New Millennium Strings

Concerts | Musicians | Rehearsals | Supporters | Board | Contact Us

 

Joaquin Turina (1882-1949)

Las Musas de Andalucia

La Oracion del Torero

Turian was a formidable Spanish composer. He was born the son of a painter of Italian descent and encouraged by his family to study medicine. He soon abandoned medicine to study music. Turina's early music education was in his hometown of Seville, where he studied both piano and composition. Eventually in 1902 in Mdarid, he enrolled in the Real Conservatoriao Superior de Musica where he becamse a dedicated piano student of Jose Trago. In 1905, Turian moved to Paris to become a composition student of d'Indy at the Schola Cantorum. Although his friends and fellow composers Manuel de Falla and Isaac Albeniz provided him suggesions for his compositions, Turina claimed to have learned most of his technique from the impressionists Debussy and Ravel.
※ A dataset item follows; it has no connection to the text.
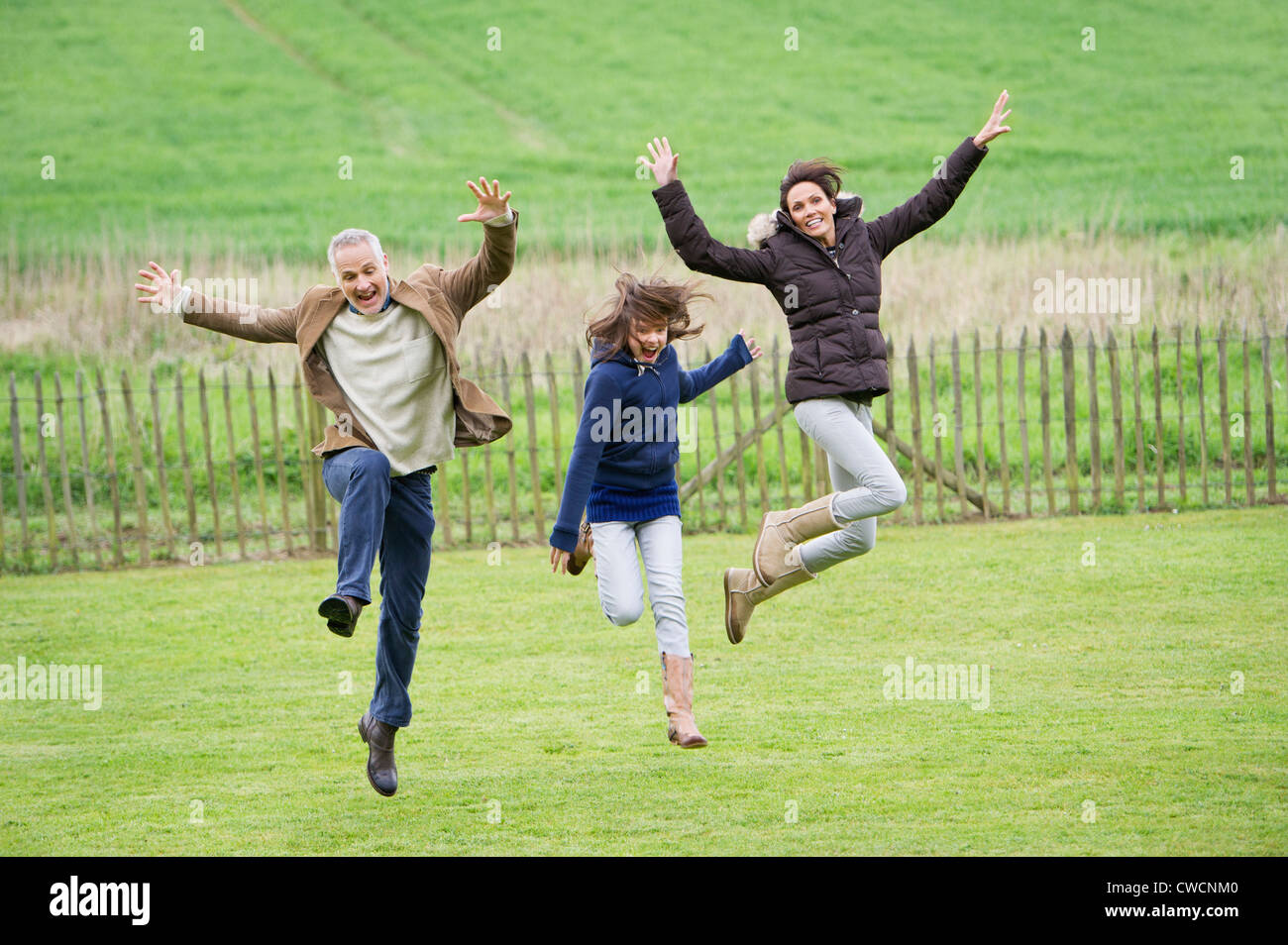 Happy family having fun in a field - Stock Image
However, de Falla urged Turina to use Spanish popular music and folksongs in his music. Clearly, Turina illustrates the local atmosphere of his native Andalucia with his use of folk idiom, as heard in Las Musas de Andalucia. Another example of his programmatic writing is heard in La Oracion del Torero (The Bullfighter's Prayer), which was originally written for lute quartet; the piece retained its popularity and Turina later orchestrated it in 1925.